Copy the entries below word for word, everything from the line containing "How great a" down to the line containing "which is farthest", both of those lines included.

» **STORED DATA**

_ _ _ _ _ _ _

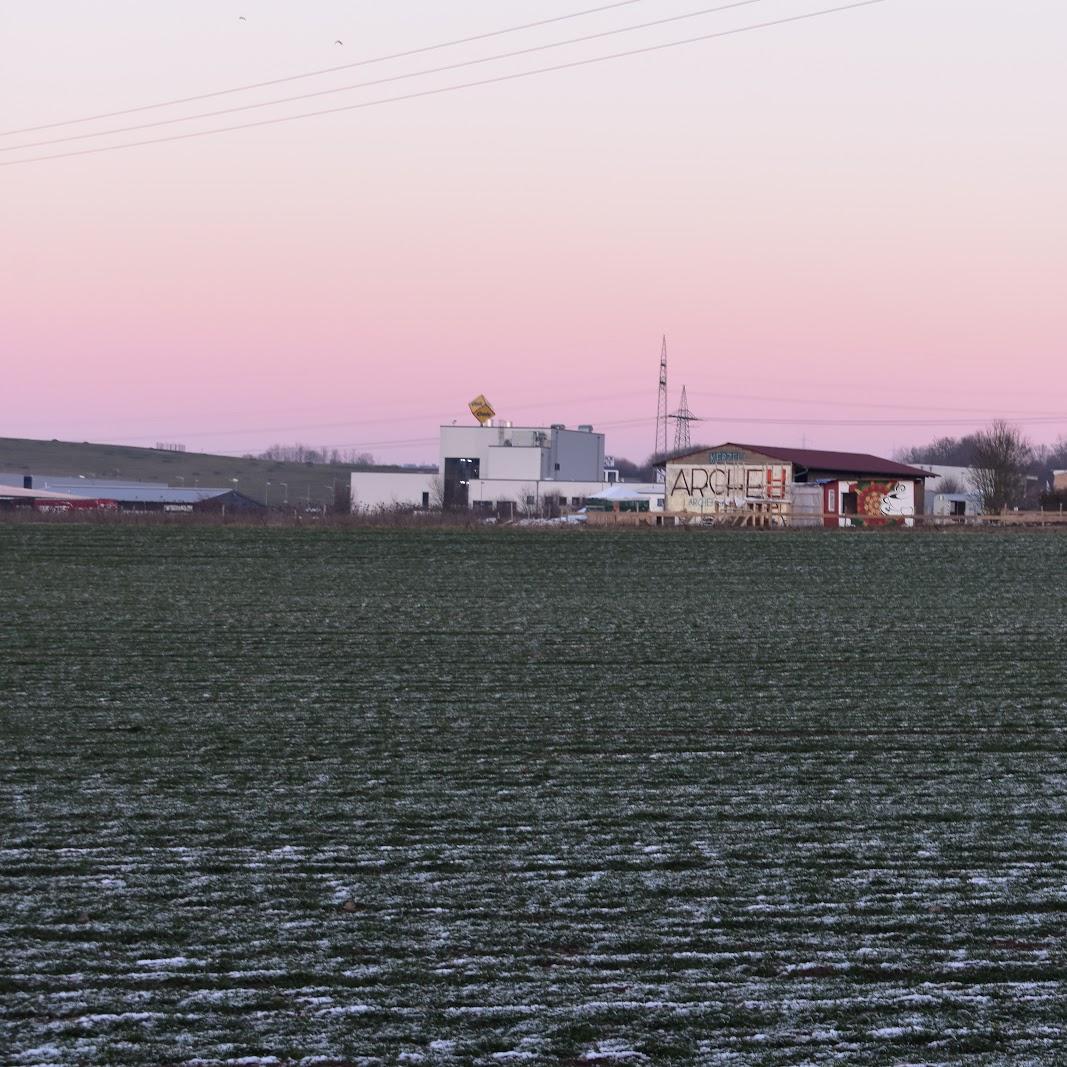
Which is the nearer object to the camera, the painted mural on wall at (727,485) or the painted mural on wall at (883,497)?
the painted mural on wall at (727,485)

_ _ _ _ _ _ _

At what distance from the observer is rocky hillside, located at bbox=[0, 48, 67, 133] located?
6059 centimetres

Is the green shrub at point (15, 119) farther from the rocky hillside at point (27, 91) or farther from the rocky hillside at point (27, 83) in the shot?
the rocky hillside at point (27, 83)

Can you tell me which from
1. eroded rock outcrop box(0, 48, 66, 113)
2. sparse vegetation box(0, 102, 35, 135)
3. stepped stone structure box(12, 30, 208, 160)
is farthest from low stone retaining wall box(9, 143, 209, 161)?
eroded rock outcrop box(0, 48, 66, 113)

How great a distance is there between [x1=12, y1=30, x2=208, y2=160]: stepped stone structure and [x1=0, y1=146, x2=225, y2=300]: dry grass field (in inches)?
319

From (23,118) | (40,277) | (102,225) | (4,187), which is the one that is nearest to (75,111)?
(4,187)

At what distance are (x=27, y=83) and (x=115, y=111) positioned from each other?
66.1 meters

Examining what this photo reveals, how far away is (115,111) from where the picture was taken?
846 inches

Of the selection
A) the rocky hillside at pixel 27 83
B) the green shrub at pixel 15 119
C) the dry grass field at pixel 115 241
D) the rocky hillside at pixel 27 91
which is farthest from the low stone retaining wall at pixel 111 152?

_ _ _ _ _ _ _

» **ANSWER TO THE TASK**
How great a distance is there between [x1=12, y1=30, x2=208, y2=160]: stepped stone structure and [x1=0, y1=146, x2=225, y2=300]: dry grass field (in inches)?
319

From (23,118) | (40,277) | (102,225) | (4,187), which is the one that is nearest to (75,111)?
(4,187)

At what distance are (x=27, y=83) and (x=115, y=111) positioned from each other?
66.1 meters

Examining what this photo reveals, how far away is (115,111) from where the picture was taken?
846 inches

Of the selection
A) the rocky hillside at pixel 27 83
B) the green shrub at pixel 15 119
C) the dry grass field at pixel 115 241
D) the rocky hillside at pixel 27 91
which is farthest from the low stone retaining wall at pixel 111 152?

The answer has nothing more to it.